• [Set task]: Show each line of the entries below that contains the word "what", copied in full. Case counts.

• [Material for this task]:
---*---
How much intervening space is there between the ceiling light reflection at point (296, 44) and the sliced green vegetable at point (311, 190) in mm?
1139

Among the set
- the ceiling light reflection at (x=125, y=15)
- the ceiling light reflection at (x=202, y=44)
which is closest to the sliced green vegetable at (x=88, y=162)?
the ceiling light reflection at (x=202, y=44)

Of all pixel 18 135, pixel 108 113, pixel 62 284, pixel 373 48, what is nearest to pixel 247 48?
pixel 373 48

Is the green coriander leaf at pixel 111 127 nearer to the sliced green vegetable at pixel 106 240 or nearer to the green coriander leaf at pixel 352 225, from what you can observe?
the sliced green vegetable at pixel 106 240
---*---
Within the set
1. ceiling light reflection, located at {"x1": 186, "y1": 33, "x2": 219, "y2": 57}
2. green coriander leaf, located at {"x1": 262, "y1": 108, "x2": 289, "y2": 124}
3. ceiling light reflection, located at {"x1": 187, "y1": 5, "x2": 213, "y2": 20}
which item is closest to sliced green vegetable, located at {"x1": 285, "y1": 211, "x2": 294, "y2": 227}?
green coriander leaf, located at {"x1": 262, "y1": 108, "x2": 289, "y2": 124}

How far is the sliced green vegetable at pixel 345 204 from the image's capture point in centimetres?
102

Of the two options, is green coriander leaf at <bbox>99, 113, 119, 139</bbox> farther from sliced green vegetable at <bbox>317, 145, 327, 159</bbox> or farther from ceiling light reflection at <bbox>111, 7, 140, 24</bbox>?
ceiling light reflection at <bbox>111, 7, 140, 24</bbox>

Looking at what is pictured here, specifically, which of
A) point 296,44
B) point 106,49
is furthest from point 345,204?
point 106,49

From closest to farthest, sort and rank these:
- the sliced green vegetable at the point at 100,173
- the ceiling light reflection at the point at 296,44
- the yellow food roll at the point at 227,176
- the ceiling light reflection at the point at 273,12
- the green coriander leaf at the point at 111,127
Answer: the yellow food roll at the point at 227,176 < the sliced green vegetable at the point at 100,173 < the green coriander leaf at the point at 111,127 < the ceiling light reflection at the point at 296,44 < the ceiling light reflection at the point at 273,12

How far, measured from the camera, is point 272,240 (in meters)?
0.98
---*---
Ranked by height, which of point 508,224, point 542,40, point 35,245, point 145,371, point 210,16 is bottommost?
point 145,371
---*---
• [Task result]:
Of all pixel 18 135, pixel 108 113, pixel 62 284, pixel 373 48, what is nearest to pixel 247 48?
Is the green coriander leaf at pixel 111 127 nearer to the sliced green vegetable at pixel 106 240 or nearer to the green coriander leaf at pixel 352 225, from what you can observe?
Looking at what is pictured here, specifically, which of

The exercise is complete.